Ever since Valve announced its three-tier approach to bringing PC gaming to the living room — Steam OS, the Steam Machine, and the Steam Controller — people have been divided on whether or not it’s a sound idea. John Carmack, a man who changed the face of PC gaming at Id Software, thinks the Steam Machine’s odds of succeeding are “a bit dicey.”
Once upon a time, Carmack — though regularly heralded as a PC gaming genius and visionary to this day — thought Valve’s digitial distribution platform, Steam, wasn’t the greatest of ideas. He points that out himself, but maintains that despite his previously incorrect prediction regarding one of Valve’s ambitious ideas, the Steam Machine still won’t be an instant hit. Rather than think the Steam Machine will travel down a rocky path because it’s basically just a regular PC, or because Valve has gone a little crazy, Carmack feels the biggest hurdle the Steam Machine faces is Linux.
Speaking at Nvidia’s Montreal conference, Carmack noted that trying to force PC gaming over to Linux seems a bit crazy. Pushing developers to also develop a Linux port — or even crazier, to develop games with Linux as the main platform — is certainly asking a lot, and seems more like Valve is betting on its pedigree alone to pull developers over to aubergine color schemes and penguin logos. Though Carmack has been wrong about Valve in the past (and is fully aware of that), he’s not the only high-profile games developer that feels the Steam Machine’s future is murky. Tim Sweeney, a founder of Epic Games, also can’t predict the Steam Machine’s success, saying the open gaming platform is an interesting concept and could at least pave the way for more open gaming console standards in the future.
Sweeney does have a point: The dominant gaming consoles for the next decade or so appear to be the PlayStation 4 and Xbox One, and considering how poor Android gaming devices have been received, the dominant mobile gaming platform will likely continue to be iOS. Apple’s mobile OS is notorious for being tightly closed, and while Sony has scooped up a ton of popular indie developers and Microsoft has corrected its indie game self-publishing policy, those two platforms are much more locked down than the wild wests of PC gaming and Linux. If developers truly feel the closed approach to gaming Sony, Microsoft, and Apple have taken is harmful to the industry, Valve’s open gaming console might pick up some steam.
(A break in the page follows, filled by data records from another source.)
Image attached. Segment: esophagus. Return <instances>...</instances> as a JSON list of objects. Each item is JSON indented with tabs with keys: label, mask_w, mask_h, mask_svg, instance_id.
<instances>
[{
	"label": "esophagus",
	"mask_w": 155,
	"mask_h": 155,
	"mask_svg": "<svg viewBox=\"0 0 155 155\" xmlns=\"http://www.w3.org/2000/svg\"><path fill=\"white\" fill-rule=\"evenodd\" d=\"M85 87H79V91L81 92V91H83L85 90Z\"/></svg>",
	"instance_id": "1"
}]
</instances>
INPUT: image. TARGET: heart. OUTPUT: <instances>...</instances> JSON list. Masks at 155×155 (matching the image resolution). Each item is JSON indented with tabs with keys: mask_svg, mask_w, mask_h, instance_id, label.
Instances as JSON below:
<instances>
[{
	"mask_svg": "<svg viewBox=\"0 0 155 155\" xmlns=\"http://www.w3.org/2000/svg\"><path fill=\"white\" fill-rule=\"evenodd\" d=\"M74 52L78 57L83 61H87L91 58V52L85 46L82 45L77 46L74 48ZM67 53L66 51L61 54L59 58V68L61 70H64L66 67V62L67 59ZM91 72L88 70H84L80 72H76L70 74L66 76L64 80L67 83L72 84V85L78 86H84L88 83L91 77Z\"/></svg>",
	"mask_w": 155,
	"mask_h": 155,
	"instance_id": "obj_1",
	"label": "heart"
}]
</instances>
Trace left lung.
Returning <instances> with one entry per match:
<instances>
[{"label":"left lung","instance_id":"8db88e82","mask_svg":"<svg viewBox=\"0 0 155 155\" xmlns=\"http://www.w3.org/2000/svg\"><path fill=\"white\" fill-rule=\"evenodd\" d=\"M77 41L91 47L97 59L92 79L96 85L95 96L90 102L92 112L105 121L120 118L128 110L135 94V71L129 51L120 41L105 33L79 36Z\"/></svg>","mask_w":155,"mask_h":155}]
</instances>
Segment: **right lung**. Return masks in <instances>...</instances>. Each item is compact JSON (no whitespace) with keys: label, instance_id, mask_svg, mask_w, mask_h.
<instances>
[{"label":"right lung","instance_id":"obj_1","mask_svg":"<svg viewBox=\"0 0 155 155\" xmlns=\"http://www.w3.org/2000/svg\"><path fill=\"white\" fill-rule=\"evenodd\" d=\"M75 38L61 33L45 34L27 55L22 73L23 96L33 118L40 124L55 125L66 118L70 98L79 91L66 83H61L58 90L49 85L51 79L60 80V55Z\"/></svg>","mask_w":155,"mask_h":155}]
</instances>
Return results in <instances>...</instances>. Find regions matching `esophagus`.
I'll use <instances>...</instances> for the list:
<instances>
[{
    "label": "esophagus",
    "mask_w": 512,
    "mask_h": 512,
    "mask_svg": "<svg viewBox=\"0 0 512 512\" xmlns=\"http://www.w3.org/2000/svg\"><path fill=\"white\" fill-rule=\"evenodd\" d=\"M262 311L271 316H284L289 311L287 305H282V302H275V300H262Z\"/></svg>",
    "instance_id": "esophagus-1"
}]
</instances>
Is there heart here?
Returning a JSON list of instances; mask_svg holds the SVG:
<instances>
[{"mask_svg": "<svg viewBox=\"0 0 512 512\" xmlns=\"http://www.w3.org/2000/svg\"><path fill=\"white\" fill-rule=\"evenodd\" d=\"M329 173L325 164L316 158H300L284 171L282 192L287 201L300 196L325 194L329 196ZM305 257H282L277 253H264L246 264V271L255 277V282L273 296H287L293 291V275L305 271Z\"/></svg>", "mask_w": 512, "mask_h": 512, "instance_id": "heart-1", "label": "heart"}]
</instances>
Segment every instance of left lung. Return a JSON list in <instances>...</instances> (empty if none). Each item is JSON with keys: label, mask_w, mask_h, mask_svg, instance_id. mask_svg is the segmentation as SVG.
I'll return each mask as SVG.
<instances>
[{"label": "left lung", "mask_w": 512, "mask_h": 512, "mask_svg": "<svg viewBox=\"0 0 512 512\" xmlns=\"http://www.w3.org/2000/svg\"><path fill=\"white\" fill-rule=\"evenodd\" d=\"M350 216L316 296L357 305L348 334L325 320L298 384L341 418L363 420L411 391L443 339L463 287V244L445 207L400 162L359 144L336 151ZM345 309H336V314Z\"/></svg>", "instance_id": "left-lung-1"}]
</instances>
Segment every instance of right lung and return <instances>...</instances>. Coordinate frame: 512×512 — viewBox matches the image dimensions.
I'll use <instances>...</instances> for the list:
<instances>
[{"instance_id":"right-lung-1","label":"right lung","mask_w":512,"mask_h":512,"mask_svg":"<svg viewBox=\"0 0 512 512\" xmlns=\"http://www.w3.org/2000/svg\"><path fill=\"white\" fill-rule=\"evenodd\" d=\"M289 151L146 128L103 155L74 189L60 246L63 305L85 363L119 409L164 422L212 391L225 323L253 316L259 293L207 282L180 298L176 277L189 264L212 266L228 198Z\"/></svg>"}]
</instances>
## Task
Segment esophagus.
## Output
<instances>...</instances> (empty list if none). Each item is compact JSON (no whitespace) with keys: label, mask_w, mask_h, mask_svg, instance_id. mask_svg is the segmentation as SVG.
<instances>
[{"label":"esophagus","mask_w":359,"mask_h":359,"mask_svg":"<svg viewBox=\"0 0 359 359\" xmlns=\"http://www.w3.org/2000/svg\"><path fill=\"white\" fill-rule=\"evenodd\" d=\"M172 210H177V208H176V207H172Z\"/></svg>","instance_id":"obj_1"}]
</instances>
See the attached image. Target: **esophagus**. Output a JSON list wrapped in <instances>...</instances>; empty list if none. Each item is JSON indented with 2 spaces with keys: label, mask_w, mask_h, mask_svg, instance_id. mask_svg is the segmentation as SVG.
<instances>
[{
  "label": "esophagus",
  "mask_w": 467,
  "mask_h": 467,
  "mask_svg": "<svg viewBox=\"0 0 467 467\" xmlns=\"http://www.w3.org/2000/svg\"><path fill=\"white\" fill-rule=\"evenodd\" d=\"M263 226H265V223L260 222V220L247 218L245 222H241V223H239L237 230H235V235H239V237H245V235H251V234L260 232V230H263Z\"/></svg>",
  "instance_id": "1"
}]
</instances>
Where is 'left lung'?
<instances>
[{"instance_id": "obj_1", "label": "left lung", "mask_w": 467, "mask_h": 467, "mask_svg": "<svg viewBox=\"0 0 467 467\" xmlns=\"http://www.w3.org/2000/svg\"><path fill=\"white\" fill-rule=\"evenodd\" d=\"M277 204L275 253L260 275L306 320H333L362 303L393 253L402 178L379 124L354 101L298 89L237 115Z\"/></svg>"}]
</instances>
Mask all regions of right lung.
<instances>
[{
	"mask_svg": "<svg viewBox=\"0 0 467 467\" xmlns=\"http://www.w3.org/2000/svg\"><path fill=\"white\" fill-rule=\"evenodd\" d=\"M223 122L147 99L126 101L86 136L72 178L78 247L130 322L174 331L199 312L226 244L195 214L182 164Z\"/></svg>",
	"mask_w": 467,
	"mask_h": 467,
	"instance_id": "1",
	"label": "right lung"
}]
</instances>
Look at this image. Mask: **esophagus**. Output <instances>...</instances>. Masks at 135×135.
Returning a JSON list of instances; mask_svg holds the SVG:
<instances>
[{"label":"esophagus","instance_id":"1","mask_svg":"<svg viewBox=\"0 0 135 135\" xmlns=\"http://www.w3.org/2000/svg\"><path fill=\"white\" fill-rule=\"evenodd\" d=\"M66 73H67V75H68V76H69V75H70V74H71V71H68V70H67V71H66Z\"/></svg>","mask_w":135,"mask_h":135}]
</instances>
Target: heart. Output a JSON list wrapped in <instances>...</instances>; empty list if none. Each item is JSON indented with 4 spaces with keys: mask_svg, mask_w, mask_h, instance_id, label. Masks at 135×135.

However, as Carmack specifically noted, Linux might be the Steam Machine’s downfall — not because an optimized, specialized distro couldn’t handle games well, but because developers may not flock to the platform. As it is, thanks to Steam, PC gaming on Windows (and to a lesser degree, OS X) has experienced a recent surge in popularity, so even if Valve’s Steam Machine makes development easy enough for Linux, the time-versus-reward may just not be there for developers to focus on a tiny fraction of the PC gaming market.